Tuesday, July 12, 2016

Nothing to Say, But in the Silence...

I made a commitment to write every day.  Honing and maintaining my skills is important to me.  It is my personal goal.

This morning while the house is (semi) quiet -- before the TV goes on blaring the morning news, I allow for the stream of consciousness. I decide to  record my thoughts that have filled my brain from the moment I opened my eyes.  They are filled with remembered dreams,  jumbled and still filled with confusion. I struggle to bring order and cohesiveness to random words and images.  A small dog...a tall pine tree...a bed that has three elevating sections.  What is the meaning of snow covered fields and why are they next door to my house?  Why did the divorced lady have a home on the edge of a lake and why was I inside looking at each room with such interest?  Why was she flirting with my husband? There is an old rusty car parked in front.  Before I can evaluate, the images are gone.  They are receding from my consciousness.  I struggle to keep them -- to hold them for just a moment so I can record them. Each moment robs me of another snippet of a dream, a fleeting image, an impression lost.  I have nothing...nothing to write...nothing to say.
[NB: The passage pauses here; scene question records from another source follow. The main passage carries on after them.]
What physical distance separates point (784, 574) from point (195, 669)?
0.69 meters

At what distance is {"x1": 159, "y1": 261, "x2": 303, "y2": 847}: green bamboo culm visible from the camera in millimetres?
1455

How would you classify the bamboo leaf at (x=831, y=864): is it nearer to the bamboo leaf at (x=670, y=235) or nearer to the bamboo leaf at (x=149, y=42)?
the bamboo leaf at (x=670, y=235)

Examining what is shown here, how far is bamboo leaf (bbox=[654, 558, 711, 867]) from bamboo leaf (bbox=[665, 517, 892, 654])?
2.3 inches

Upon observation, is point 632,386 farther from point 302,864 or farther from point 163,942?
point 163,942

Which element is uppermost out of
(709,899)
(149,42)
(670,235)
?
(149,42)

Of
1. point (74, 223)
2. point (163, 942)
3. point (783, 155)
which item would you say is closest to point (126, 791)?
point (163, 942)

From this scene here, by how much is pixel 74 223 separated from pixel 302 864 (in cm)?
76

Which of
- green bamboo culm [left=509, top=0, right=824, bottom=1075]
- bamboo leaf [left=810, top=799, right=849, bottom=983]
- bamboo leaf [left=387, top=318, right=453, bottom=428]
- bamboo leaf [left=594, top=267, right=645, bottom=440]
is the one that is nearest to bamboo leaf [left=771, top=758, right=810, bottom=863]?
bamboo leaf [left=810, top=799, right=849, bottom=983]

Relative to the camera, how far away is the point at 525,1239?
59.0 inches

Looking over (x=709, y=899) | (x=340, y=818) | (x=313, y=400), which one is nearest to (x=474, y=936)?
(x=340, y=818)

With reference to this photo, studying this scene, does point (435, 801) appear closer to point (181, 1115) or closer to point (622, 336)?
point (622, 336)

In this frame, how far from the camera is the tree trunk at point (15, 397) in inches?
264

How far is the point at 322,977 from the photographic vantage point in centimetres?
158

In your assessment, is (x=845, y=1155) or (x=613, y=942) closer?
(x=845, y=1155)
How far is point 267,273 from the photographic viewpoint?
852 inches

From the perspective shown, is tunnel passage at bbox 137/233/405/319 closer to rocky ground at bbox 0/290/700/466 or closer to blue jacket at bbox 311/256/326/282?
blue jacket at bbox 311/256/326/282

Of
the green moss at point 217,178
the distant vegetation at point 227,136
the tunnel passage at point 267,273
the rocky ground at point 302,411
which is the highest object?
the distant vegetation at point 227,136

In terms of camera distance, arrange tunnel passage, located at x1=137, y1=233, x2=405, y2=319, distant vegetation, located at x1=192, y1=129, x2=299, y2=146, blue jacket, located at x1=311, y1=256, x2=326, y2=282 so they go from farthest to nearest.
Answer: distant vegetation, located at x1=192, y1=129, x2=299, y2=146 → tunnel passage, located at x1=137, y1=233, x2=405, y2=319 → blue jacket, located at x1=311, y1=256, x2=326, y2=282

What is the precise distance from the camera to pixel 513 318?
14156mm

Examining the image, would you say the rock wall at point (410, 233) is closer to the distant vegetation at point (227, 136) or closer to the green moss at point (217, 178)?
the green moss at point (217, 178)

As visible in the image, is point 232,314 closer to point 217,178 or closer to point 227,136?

I abandon my project to pour myself a cup of coffee.  I look outside and watch a squirrel performing acrobatic feats on our bird feeder. I laugh at his hijinks.  His determination to reach the seeds is matched with the gymnastic prowess that allows him to hang by one arm and swing back and forth upside down until he reaches the platform.

I walk around the kitchen considering what I will make for breakfast.  I am aware of what I am doing.  I am procrastinating.  I just don't have the same determination to write as the squirrel did to reach the bird feeder.

Finally I force myself to do what I do not want to do.  It is a job...work...difficult.  I do not feel the passion, the determination I had a few days ago.  Words come to me -- just words.  I explore combinations and am dissatisfied. I rework my sentences over and over.  It is forced, boring, futile.

I accept defeat.  I admit to myself that this morning I have nothing to say.  Perhaps I will read a book, take a walk, have a long conversation with a friend.  Perhaps my inspiration will come from other things.  For now, I will go back to the window and watch the hungry squirrel.